Cycling helps build core strength, but to get even better results from your cycling workout, try adding off-the-bike core strength exercises to your routine. With a stronger core, you'll be able to cycle longer with less fatigue and reduce your risk of injury.
7. Gives Sense of Community
Group exercise classes like Soulcycle and Flywheel can help give you a sense of community. After all, you're all in it together. Research shows that group exercise lowers stress and improves emotional well-being while increasing social connectedness and mutual support. And with group exercise, you are more likely to keep up your new habit and keep coming back. Calloway agrees, stating that "Community at SoulCycle is everything. I can truly say you work harder when you know you have a pack of like-minded people in the same room aiming for the same goal. The community pushes you and keeps you coming back."
8. Promotes a Healthy Heart
Aerobic activity improves heart health, protecting you from heart disease, high blood pressure, diabetes, and more. The American Heart Association recommends 150 minutes of exercise, such as spin class, that gets your heart pumping each week. If your classes are vigorous, then 75 minutes is plenty to provide these protective benefits. Spin class promises to improve your aerobic capacity, cholesterol and triglyceride levels, blood pressure, and body composition.
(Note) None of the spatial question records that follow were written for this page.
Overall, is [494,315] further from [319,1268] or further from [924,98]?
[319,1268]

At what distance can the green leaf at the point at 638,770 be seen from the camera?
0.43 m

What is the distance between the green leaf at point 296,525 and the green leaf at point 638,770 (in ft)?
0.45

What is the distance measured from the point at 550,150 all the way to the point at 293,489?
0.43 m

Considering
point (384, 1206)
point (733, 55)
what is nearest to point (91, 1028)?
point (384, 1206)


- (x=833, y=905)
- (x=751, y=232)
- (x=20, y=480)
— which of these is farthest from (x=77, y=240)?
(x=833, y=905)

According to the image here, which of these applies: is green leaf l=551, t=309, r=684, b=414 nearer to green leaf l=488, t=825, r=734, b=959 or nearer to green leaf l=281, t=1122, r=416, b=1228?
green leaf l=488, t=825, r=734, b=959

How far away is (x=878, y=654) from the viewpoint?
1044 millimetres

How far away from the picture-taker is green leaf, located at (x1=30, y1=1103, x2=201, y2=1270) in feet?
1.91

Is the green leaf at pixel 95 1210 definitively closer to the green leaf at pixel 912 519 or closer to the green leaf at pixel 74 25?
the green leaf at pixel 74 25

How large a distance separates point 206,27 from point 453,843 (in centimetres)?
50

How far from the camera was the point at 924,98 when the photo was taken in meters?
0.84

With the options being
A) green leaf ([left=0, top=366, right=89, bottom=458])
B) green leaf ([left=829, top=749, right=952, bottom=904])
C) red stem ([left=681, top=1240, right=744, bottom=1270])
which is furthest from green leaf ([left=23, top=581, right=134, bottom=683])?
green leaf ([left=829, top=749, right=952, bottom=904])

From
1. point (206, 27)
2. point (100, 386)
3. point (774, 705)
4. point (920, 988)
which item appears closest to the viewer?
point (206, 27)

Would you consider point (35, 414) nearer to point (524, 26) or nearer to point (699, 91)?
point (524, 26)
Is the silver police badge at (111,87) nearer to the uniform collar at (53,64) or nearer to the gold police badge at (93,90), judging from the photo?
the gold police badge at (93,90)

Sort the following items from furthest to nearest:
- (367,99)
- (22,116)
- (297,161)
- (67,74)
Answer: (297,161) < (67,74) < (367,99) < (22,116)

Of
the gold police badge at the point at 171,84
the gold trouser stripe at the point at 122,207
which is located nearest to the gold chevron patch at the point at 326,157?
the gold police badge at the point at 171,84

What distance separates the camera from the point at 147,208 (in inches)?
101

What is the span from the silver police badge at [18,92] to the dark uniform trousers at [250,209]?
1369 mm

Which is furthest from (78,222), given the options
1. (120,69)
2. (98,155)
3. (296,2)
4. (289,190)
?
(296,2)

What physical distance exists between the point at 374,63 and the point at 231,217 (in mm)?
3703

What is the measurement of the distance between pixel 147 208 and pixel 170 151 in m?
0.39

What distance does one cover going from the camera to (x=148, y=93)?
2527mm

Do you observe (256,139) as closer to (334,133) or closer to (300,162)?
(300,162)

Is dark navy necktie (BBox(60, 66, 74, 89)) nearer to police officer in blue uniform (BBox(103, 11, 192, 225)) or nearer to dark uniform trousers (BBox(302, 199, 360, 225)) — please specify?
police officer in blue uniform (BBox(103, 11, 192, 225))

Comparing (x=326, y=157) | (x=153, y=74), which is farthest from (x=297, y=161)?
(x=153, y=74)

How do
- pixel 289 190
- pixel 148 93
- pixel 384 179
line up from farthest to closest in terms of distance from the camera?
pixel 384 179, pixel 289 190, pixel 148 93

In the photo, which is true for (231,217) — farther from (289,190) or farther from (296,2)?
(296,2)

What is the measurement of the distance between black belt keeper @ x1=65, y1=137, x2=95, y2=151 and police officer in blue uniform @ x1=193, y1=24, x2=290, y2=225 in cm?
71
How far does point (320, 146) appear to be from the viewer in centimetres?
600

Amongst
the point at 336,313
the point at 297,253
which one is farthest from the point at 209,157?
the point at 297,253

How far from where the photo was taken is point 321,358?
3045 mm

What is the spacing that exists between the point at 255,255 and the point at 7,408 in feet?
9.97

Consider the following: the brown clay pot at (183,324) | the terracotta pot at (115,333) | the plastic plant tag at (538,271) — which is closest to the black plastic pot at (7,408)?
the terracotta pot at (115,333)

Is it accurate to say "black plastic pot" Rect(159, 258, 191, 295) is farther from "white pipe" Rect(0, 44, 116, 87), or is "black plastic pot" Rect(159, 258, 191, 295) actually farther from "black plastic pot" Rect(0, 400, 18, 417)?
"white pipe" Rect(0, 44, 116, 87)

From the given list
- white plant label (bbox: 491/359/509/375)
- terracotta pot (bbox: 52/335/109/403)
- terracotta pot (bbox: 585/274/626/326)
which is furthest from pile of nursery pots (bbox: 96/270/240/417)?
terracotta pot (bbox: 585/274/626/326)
To further reap the rewards of an active lifestyle, add two days of full-body strength training each week, and spend less time sitting. Even greater benefits will be gained by being active for 300 or more minutes each week.
Spin classes like SoulCycle and Flywheel are a fun way to increase your physical, mental, and social well-being. Joining group exercise classes can increase the likelihood that you'll return to your workout, helping you reach your fitness goals. "I try to take out whatever I'm feeling on my bike. And being able to do that with a group of amazing people cheering you on and pushing themselves as well is euphoric," shares Calloway. Try signing up for a spin class in your community, or if you prefer to work out at home, try the online versions of spin classes to keep you motivated outside of the gym.